DrCurry, Jul 08 2004
  

       the clothes shouldnt fall out they hang over the bottom line, the locking system i used is different to the travel clothes line, and this method is quicker than the twisted way because you dont have to hold the lines open for every piece of clothes, hey wat is this site like is it just ideas and disscussion, does anyone use these ideas.
ctown, Jul 09 2004
  

       hey, im new, too. we can be new together!!
yellowblueberries, Jul 09 2004
  

       [DrCurry] – it was someone else's link.   

       Those are very useful when you're staying in motels, as long as you can find something to hook them on. Not lightweight curtain rods, though – I won't make that mistake again.
Detly, Jul 09 2004
  

       im kinda confused on how this will work.
yellowblueberries, Jul 09 2004
  

       Po is right.

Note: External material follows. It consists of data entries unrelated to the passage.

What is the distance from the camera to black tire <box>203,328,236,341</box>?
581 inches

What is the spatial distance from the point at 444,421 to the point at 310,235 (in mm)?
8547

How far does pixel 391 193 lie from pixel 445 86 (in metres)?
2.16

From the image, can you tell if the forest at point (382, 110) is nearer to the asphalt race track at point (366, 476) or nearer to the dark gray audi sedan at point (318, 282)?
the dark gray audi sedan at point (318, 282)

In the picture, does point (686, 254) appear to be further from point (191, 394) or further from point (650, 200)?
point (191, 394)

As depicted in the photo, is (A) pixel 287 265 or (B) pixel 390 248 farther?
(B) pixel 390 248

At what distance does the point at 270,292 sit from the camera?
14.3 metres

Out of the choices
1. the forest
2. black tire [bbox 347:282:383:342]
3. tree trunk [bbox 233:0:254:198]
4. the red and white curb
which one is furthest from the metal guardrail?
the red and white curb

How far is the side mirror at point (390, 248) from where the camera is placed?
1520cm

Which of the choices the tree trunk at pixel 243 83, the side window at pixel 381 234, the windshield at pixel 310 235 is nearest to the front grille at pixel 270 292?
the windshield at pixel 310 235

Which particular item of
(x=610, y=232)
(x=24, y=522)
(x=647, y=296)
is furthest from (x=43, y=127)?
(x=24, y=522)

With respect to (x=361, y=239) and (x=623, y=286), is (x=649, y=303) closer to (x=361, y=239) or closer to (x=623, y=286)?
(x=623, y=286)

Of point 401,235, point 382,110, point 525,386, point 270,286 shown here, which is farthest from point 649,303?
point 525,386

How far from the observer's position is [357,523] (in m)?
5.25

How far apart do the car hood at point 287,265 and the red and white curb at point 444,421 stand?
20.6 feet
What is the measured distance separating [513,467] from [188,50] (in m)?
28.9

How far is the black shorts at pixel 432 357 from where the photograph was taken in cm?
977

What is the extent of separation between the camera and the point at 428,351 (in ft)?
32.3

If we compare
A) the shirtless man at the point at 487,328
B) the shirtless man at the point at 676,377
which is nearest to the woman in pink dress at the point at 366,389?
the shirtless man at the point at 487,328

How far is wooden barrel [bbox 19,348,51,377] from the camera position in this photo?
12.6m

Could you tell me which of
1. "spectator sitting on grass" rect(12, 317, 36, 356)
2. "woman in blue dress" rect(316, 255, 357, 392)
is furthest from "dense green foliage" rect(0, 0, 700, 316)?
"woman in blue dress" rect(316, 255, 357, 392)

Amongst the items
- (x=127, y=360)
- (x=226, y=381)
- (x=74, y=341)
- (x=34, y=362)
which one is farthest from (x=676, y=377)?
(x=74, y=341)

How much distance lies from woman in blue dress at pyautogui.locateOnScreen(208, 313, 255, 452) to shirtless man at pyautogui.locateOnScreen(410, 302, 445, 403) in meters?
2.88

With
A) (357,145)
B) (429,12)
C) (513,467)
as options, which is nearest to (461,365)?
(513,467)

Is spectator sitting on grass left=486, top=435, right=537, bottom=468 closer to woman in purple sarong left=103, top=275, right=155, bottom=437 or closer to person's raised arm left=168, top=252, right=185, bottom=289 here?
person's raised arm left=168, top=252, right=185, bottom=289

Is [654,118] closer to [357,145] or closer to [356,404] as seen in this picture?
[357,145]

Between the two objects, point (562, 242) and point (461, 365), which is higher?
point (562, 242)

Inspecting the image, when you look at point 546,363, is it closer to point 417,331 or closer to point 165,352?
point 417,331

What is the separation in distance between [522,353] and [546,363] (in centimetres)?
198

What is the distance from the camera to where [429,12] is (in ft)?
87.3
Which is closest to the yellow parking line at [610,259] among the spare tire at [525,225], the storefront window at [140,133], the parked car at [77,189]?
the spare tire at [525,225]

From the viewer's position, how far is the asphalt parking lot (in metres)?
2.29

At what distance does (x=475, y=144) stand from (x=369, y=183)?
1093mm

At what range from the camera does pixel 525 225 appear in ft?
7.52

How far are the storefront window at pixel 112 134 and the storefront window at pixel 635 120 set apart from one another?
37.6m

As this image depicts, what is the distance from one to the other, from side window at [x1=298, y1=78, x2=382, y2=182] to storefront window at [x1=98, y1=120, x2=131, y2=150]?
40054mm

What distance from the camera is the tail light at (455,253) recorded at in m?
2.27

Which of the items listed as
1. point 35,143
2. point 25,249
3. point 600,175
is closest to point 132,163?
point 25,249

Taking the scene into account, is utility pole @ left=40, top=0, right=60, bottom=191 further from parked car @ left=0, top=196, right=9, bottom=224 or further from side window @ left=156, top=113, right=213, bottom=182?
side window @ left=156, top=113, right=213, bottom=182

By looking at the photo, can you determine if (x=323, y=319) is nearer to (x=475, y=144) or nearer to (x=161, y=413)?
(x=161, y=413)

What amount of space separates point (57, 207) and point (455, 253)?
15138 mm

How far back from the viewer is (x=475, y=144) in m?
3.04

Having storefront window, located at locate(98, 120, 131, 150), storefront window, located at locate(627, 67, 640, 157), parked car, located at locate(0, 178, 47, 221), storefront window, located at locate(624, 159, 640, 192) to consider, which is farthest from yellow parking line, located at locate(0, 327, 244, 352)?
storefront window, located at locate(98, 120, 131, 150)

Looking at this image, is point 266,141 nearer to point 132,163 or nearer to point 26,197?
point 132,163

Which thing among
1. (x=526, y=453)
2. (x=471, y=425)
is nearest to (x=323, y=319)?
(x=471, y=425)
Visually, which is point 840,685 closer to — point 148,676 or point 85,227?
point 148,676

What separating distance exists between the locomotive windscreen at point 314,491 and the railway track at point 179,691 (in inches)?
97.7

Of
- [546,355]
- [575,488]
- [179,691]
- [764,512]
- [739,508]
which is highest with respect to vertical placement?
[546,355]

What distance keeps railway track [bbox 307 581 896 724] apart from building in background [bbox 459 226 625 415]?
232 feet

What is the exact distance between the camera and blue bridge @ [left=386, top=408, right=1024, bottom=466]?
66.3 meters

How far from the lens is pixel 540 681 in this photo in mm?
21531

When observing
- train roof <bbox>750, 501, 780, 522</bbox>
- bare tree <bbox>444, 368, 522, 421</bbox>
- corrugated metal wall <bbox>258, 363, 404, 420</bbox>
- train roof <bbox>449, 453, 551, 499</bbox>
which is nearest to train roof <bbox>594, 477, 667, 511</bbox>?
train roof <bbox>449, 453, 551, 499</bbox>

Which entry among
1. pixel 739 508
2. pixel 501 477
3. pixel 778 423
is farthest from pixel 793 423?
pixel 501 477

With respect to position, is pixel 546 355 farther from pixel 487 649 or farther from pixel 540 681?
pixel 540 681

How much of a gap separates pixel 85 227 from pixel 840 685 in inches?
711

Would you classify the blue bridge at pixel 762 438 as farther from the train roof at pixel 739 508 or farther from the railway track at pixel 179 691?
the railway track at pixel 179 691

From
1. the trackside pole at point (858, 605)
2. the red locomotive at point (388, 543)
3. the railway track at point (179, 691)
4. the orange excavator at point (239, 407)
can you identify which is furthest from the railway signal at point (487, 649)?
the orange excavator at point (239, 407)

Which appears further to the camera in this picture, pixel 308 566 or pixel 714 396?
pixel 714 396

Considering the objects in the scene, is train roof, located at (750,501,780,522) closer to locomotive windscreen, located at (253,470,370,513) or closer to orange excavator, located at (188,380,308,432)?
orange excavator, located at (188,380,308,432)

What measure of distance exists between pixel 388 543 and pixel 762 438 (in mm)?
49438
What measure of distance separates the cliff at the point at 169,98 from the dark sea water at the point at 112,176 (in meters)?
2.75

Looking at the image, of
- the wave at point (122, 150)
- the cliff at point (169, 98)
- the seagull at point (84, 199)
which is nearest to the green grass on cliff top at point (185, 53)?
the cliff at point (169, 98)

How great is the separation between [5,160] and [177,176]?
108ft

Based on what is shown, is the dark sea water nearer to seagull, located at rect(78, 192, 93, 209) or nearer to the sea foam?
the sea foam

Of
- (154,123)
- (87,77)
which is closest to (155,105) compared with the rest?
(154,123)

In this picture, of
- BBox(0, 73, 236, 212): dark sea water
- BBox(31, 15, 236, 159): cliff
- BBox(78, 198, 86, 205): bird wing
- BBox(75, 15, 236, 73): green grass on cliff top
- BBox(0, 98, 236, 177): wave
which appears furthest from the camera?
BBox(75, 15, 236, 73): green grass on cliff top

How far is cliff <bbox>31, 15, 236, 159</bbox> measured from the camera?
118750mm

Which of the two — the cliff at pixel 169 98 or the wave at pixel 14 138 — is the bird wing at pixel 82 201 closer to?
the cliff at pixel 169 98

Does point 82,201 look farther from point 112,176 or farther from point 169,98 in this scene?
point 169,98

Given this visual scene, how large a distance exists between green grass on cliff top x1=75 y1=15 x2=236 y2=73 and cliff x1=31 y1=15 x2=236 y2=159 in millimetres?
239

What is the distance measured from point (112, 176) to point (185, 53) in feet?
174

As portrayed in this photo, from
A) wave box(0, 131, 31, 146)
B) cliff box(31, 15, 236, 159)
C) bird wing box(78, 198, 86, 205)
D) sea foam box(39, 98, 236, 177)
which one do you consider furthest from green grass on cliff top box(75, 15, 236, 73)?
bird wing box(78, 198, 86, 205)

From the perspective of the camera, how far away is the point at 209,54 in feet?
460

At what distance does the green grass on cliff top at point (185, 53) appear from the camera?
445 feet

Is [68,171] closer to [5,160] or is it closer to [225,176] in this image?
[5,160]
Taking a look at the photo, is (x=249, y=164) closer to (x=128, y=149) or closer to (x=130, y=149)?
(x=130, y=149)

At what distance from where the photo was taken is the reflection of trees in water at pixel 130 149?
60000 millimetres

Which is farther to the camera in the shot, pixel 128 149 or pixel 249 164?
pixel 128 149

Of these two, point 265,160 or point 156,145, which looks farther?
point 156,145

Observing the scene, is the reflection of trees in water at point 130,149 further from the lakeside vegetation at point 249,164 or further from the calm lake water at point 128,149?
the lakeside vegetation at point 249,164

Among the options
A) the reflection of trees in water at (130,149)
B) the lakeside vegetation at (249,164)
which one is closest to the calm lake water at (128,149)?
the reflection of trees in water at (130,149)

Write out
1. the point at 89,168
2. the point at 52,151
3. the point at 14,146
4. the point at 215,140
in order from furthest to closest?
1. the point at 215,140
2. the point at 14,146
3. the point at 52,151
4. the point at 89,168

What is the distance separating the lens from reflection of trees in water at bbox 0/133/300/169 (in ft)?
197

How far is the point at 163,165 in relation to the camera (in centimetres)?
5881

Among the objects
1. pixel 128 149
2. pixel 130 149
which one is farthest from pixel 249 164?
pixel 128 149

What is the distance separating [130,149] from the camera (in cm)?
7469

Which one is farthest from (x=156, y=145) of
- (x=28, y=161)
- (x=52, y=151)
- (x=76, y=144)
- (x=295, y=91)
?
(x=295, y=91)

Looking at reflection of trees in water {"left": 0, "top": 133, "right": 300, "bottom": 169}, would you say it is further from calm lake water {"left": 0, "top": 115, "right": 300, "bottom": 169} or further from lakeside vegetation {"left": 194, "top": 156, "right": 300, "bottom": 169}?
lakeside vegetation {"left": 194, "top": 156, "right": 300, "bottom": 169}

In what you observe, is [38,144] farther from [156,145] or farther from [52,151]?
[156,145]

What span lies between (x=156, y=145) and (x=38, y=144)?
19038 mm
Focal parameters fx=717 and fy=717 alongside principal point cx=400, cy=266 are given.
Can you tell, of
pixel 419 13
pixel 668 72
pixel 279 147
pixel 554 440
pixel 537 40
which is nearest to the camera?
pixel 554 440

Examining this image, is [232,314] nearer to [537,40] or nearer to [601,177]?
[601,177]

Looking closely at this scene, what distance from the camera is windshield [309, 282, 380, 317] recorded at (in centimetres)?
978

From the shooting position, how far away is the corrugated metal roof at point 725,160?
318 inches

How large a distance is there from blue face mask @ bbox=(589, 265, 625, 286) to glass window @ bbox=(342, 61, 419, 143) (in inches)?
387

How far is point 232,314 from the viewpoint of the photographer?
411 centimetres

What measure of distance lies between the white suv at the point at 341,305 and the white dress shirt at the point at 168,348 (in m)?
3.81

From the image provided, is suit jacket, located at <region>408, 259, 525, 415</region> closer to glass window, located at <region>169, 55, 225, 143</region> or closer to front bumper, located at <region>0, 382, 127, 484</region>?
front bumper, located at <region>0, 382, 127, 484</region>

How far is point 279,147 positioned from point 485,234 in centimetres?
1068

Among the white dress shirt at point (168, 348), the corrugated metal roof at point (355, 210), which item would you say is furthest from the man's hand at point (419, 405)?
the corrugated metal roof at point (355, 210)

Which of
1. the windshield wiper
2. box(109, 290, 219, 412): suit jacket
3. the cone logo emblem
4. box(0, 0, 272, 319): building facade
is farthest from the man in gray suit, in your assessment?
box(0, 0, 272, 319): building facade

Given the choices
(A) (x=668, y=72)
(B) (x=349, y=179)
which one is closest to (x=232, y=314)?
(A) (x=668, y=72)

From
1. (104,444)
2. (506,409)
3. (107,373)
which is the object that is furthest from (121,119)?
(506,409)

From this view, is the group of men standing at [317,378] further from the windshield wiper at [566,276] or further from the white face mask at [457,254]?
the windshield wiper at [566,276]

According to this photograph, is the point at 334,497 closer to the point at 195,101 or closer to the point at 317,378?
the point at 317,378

This won't do it if you want to remove one single dry garment.
NeoPiter, Jul 09 2004
  

       Yes it will.   

       Its like pulling the clothes from a closed cloths-pin only you don't worry that the cloths-pin falls down.   

       Besides there are several possibilities to pry the lines open in one place, while the rest is tight.
pashute, Oct 06 2006
  

       OK I'm going to need an illustration here. Are these "lines" rigid? I assume they are... OK, what is the span distance? In other words, these "lines" need to be very stiff in order to clamp with any force.   

       Bun withheld in lieu of a diagram of sorts. Maybe I’m being dense, but I can’t see it working.
Custardguts, Oct 06 2006
  

       Was there a problem with clothes pegs? Are they now classified as weapons of mass destruction? Are they preventing wrinkly old gypsy grandmothers from engaging in air travel now?
Ian Tindale, Oct 06 2006
  

       I think the problem with clothes pegs is that they *have* to be engaged and disengaged one at a time. I think that what [ctown] has in mind is time-efficiency when you're trying to get the whole wash off the line in a hurry, e.g., when it starts raining (correct me if I'm wrong).   

       However,
1. I don't like the increased need for garment-balancing when loading this new line (to make sure nothing falls off before you've pulled the top part down), and
2. I'm not happy about the possibility of much of the load falling straight to the ground, bearing in mind that one washing basket is probably the wrong shape to catch it all.
  

       So, is there any chance of adding
1. a high-friction surface to prevent fall of clothes while loading the thing and
2. a non-linear configuration of the 'line' and/or a non-standard design of laundry basket, so that you can get all of the wash quickly into the basket?
  

       I suppose the high-friction surface would have to be somehow de-activated during unloading, or it would add time, nuisance and wear and tear on clothes. Who's for retractable velcro?